Difficile pour la majorité d’innover vraiment en matière de politique du sport tant la gauche avait doté ce secteur de «moyens généreux et couvrant un large spectre des besoins » depuis de nombreuses années.  Les seules vraies nouveautés décelées sont : la volonté de « diversifier les financements » des clubs (même les clubs d’entreprises), via les collectivités de proximité (villes et interco) et le mécénat mais aussi, l’empilement de nouveaux dispositifs et la multiplication de nouveaux critères dont le non-respect pourra  entrainer la diminution voire l’absence de subvention départementale. Quand on voit le succès du dispositif tremplin et ses myriades de critères d’éligibilité, on peut légitimement s’inquiéter de la capacité des associations sportives à obtenir des subventions départementales.
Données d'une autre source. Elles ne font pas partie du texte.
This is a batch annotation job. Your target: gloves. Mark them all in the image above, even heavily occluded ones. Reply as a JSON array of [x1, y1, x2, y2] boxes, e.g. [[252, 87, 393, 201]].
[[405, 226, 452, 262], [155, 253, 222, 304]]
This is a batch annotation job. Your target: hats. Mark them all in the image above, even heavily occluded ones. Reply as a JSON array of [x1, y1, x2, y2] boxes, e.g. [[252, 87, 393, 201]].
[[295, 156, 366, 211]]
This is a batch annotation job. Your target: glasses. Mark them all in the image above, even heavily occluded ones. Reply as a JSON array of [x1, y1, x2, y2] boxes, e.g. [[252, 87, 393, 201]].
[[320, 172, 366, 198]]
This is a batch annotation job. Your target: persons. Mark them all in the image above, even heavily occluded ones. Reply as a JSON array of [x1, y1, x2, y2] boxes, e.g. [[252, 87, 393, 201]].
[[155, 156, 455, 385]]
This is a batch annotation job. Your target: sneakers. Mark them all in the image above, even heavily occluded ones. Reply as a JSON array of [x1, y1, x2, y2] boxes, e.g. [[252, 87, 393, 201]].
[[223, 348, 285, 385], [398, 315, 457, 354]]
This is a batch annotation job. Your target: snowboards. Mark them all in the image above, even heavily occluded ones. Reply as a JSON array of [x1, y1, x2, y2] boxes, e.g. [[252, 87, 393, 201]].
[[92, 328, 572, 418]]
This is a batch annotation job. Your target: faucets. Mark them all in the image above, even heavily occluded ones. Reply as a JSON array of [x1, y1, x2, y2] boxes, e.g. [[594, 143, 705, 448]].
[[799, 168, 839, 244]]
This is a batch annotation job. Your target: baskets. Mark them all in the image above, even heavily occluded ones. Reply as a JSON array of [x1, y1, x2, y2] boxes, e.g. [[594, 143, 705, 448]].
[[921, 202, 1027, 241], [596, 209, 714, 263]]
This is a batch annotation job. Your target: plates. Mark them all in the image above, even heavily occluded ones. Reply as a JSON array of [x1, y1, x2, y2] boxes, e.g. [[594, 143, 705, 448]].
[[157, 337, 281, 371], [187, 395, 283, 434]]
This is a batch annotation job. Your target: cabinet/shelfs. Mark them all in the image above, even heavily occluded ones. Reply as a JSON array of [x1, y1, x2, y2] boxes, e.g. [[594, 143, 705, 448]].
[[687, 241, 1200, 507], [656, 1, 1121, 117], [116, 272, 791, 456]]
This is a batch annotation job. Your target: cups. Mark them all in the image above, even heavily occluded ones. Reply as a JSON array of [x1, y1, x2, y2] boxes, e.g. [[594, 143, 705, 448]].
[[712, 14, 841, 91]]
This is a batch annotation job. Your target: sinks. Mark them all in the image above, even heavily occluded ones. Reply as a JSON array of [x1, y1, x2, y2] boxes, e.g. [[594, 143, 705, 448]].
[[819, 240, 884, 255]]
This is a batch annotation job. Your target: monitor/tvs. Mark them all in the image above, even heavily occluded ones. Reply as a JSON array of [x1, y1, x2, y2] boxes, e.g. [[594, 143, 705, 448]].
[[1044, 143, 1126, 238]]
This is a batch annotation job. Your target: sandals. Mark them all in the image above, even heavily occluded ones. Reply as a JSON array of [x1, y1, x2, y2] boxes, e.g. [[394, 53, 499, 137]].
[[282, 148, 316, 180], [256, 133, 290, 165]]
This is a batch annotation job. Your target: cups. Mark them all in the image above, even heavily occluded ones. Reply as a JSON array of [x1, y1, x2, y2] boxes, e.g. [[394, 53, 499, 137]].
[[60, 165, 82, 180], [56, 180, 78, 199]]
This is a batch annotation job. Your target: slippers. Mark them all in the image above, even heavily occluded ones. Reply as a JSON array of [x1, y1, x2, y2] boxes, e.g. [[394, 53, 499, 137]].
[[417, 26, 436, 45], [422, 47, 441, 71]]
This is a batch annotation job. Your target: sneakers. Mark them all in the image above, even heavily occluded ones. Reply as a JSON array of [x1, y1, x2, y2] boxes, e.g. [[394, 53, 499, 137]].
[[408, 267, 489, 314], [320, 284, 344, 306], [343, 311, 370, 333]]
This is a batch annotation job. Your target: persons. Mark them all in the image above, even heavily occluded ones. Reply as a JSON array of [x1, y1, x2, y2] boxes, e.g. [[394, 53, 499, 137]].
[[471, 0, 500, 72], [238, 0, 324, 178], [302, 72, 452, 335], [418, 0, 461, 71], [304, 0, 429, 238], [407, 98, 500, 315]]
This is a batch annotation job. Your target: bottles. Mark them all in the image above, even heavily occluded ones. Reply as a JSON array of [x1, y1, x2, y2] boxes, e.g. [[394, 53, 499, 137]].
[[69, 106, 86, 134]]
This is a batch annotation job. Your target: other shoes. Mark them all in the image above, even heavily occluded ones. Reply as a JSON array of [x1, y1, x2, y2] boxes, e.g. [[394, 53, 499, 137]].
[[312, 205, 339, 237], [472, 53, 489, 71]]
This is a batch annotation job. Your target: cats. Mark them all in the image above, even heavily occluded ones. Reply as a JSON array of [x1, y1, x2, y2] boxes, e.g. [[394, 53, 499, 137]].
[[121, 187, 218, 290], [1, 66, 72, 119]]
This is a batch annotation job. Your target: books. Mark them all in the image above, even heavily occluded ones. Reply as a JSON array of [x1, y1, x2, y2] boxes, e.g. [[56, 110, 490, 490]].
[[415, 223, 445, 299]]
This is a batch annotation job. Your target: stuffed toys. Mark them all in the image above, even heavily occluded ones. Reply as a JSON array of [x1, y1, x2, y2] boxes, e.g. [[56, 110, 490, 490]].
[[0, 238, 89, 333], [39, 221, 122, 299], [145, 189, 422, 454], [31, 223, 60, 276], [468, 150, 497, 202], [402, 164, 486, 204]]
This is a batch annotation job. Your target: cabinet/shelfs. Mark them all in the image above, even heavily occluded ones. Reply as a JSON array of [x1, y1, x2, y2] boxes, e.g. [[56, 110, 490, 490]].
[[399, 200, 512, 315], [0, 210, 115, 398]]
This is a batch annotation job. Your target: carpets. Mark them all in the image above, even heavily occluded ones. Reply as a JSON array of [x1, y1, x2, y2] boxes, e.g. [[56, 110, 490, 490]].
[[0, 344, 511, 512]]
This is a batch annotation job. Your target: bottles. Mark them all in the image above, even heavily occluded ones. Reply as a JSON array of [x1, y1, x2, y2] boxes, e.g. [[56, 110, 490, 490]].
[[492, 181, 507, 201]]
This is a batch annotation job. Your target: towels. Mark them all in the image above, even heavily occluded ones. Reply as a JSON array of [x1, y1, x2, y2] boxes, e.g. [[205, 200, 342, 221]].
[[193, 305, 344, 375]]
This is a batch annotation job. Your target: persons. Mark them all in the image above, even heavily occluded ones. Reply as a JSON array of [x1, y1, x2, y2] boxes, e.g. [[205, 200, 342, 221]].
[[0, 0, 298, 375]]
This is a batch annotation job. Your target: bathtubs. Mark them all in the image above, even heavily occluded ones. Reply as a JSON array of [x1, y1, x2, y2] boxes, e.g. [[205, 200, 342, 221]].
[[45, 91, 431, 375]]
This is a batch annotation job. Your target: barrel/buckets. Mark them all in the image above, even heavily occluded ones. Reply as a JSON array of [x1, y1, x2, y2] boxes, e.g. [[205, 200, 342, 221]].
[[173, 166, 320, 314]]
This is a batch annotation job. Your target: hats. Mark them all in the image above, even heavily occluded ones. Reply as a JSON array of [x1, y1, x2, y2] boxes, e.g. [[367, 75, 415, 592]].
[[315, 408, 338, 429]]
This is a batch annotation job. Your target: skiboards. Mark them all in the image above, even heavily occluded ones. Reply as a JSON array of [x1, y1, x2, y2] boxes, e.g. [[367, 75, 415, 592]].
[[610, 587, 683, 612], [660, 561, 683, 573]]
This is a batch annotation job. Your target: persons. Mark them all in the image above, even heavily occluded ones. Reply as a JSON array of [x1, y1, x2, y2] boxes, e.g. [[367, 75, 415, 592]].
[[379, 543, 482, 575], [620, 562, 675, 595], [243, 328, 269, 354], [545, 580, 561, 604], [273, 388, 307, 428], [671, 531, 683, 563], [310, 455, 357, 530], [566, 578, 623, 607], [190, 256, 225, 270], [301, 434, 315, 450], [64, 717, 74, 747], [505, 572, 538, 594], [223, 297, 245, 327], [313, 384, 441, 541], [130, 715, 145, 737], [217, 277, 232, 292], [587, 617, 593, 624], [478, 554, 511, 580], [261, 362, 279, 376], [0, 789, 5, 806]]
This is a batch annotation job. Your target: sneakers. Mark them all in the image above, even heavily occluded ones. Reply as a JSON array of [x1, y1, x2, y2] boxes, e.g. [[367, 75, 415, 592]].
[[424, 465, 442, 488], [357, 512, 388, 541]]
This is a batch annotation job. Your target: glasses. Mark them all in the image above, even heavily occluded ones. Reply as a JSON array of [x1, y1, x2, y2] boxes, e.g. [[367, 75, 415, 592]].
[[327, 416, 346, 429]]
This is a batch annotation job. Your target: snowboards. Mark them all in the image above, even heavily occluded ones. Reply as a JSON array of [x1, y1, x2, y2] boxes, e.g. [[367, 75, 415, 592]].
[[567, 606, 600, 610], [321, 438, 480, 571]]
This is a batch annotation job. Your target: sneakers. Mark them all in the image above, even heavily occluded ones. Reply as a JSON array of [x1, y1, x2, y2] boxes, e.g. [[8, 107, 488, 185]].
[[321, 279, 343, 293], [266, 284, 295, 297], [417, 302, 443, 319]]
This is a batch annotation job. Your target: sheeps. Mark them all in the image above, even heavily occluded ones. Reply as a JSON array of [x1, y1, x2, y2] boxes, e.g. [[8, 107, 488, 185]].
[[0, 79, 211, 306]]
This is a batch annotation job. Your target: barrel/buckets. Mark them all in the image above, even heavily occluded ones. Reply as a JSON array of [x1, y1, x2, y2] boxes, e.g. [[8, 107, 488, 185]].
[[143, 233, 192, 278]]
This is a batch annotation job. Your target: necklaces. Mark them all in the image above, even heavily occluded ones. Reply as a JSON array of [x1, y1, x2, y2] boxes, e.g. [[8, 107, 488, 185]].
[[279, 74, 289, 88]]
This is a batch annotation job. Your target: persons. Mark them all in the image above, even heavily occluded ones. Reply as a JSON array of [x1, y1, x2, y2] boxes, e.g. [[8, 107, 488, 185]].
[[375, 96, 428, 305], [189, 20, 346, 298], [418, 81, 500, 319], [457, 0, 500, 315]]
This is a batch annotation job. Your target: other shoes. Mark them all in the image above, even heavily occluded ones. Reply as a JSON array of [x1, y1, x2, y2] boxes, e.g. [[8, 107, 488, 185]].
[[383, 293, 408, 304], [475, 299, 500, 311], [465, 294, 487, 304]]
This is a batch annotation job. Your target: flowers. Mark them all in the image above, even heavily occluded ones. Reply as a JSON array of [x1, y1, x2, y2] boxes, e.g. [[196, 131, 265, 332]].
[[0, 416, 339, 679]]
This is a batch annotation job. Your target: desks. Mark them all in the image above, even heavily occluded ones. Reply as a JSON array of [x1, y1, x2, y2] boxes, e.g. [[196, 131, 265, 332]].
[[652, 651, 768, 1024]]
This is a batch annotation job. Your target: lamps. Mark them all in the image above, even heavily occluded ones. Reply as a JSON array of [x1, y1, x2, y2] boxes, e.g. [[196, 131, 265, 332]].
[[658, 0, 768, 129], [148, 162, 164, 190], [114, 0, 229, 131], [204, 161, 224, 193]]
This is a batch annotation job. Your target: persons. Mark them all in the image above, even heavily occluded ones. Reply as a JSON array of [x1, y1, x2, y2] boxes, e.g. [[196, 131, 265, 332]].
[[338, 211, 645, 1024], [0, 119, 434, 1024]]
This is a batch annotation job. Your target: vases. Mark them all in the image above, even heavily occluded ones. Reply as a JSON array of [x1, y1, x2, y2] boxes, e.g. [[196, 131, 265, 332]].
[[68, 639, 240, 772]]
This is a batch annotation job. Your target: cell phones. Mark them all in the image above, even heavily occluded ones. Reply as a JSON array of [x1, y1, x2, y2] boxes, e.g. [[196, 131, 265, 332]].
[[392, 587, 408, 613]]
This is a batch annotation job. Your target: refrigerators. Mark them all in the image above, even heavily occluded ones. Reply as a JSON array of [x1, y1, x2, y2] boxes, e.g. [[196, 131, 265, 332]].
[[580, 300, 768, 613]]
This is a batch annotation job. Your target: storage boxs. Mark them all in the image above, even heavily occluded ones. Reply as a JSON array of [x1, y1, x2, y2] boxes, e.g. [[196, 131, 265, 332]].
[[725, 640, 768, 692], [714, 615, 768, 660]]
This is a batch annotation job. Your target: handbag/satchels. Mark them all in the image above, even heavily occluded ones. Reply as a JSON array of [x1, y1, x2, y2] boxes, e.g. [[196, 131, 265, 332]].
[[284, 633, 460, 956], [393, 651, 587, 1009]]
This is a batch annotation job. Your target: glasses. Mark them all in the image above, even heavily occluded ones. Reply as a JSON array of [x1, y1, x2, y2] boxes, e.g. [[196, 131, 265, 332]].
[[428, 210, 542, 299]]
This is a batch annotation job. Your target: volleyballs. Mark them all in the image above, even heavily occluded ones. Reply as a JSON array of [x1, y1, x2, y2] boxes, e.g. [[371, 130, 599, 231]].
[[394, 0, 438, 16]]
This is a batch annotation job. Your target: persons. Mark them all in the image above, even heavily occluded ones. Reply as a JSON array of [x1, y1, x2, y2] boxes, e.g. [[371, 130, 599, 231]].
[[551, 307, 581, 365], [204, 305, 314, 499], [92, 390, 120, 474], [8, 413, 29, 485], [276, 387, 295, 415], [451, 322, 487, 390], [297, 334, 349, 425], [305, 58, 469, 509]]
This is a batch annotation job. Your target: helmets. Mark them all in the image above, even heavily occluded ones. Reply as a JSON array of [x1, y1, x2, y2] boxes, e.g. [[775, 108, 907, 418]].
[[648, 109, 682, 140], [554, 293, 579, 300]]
A cet effet, notre groupe a présenté 2 amendements au vote de l’assemblée. L’un permettant de prendre en compte dans le critère d’éligibilité « soutien de la collectivité locale de référence » aux clubs sportifs, les aides matérielles et pas uniquement les subventions (ceux-ci étant souvent plus couteux). L’autre, proposant une réelle équité que celle martelée par la vice-présidente  Sophie Rigault, en octroyant aux clubs de moins de 30 licenciés des villes relevant des dispositifs de politique de la ville, le même montant de subvention que ceux situés dans des communes relevant du dispositif de ruralité récemment voté à l’Assemblée départementale. Rejetés.

Aujourd’hui les associations sportives ont besoin de subventions exceptionnelles pour monter des projets spécifiques … mais elles ont surtout besoin de subventions de fonctionnement pérennes pour inscrire leurs actions dans la durée !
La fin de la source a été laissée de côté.